== DATASET RECORDS ==
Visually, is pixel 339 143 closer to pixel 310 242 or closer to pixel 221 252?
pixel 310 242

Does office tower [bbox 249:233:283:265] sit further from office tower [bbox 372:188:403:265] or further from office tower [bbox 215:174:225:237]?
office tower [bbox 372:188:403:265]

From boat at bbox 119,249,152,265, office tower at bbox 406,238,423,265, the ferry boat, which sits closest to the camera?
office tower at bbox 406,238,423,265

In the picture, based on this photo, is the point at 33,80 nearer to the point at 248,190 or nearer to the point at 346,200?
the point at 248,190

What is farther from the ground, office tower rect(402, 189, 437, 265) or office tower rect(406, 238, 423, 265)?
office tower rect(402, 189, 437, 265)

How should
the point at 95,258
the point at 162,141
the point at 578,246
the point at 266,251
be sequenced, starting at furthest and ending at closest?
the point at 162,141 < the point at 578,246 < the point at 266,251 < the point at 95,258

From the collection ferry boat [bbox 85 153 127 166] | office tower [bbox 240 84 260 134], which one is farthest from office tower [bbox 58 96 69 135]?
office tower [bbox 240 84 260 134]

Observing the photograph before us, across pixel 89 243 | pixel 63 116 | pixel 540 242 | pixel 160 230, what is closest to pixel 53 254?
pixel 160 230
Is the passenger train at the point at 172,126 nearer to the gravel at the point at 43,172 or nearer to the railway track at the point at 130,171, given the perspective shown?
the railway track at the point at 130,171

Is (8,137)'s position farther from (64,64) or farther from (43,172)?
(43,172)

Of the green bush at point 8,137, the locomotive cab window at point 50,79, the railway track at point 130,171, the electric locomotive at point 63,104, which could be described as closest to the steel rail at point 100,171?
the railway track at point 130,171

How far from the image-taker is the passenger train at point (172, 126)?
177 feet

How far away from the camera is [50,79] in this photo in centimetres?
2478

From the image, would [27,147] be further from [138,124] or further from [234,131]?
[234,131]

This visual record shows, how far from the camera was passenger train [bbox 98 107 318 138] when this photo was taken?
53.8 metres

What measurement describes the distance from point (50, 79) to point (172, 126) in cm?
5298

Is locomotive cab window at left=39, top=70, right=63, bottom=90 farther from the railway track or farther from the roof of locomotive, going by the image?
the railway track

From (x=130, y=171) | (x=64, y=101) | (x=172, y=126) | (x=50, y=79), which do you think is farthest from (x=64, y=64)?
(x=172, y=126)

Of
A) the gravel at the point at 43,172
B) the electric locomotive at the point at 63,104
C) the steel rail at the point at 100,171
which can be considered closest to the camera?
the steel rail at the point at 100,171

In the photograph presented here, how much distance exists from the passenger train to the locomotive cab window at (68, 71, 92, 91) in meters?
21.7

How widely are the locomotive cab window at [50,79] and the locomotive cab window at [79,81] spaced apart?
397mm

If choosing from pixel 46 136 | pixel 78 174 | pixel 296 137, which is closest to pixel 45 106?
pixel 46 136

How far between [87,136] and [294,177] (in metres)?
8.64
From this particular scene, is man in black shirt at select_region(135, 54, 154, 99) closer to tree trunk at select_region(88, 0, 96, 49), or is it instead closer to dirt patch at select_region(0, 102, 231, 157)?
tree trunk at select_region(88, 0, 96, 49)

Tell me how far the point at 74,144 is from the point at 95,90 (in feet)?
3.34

== SHORT PROBLEM ==
Extract every line above verbatim, keeping the original order and wording.

== SOLVED PROBLEM ==
Visually, is pixel 339 143 closer to pixel 310 242 or closer to pixel 221 252?
pixel 310 242

Does office tower [bbox 249:233:283:265] sit further from office tower [bbox 372:188:403:265] or further from office tower [bbox 215:174:225:237]?
office tower [bbox 372:188:403:265]

From boat at bbox 119,249,152,265, office tower at bbox 406,238,423,265, the ferry boat, which sits closest to the camera?
office tower at bbox 406,238,423,265

In the picture, based on this photo, is the point at 33,80 nearer to the point at 248,190 or nearer to the point at 346,200?
the point at 248,190

What is farther from the ground, office tower rect(402, 189, 437, 265) or office tower rect(406, 238, 423, 265)?
office tower rect(402, 189, 437, 265)

How should
the point at 95,258
the point at 162,141
the point at 578,246
the point at 266,251
be sequenced, starting at furthest and ending at closest?
the point at 162,141 < the point at 578,246 < the point at 266,251 < the point at 95,258

From the collection ferry boat [bbox 85 153 127 166] | office tower [bbox 240 84 260 134], which one is farthest from office tower [bbox 58 96 69 135]?
office tower [bbox 240 84 260 134]

Observing the photograph before us, across pixel 89 243 | pixel 63 116 | pixel 540 242 | pixel 160 230, what is closest to pixel 53 254?
pixel 160 230
Is the passenger train at the point at 172,126 nearer to the gravel at the point at 43,172 or nearer to the railway track at the point at 130,171, given the perspective shown?
the railway track at the point at 130,171

Is (8,137)'s position farther from (64,64) or farther from (43,172)?
(43,172)

Of the green bush at point 8,137, the locomotive cab window at point 50,79, the railway track at point 130,171, the electric locomotive at point 63,104, which could be described as closest to the steel rail at point 100,171?
the railway track at point 130,171

How far from the image-taker is the passenger train at point (172, 126)?
177 feet

How far away from the camera is [50,79] in this photo in centimetres?
2478

From the image, would [27,147] be further from [138,124] or further from [234,131]?
[234,131]

This visual record shows, how far from the camera was passenger train [bbox 98 107 318 138] when this photo was taken?
53.8 metres

What measurement describes the distance from point (50, 79) to point (172, 126) in cm?
5298

Is locomotive cab window at left=39, top=70, right=63, bottom=90 farther from the railway track or farther from the roof of locomotive, going by the image?
the railway track

From (x=130, y=171) | (x=64, y=101) | (x=172, y=126) | (x=50, y=79), which do you think is farthest from (x=64, y=64)?
(x=172, y=126)

Of
A) the gravel at the point at 43,172
B) the electric locomotive at the point at 63,104
C) the steel rail at the point at 100,171
which can be considered closest to the camera?
the steel rail at the point at 100,171

In the photograph presented here, how much distance exists from the passenger train to the locomotive cab window at (68, 71, 92, 91) in meters?
21.7

How widely are the locomotive cab window at [50,79] and the locomotive cab window at [79,81] spaced apart?
397mm

If choosing from pixel 46 136 | pixel 78 174 | pixel 296 137, which is closest to pixel 45 106?
pixel 46 136

How far between [87,136] and [294,177] (in metres)?
8.64
From this particular scene, is man in black shirt at select_region(135, 54, 154, 99) closer to tree trunk at select_region(88, 0, 96, 49), or is it instead closer to dirt patch at select_region(0, 102, 231, 157)?
tree trunk at select_region(88, 0, 96, 49)

Tell me how far the point at 74,144 is from the point at 95,90 (in feet)?
3.34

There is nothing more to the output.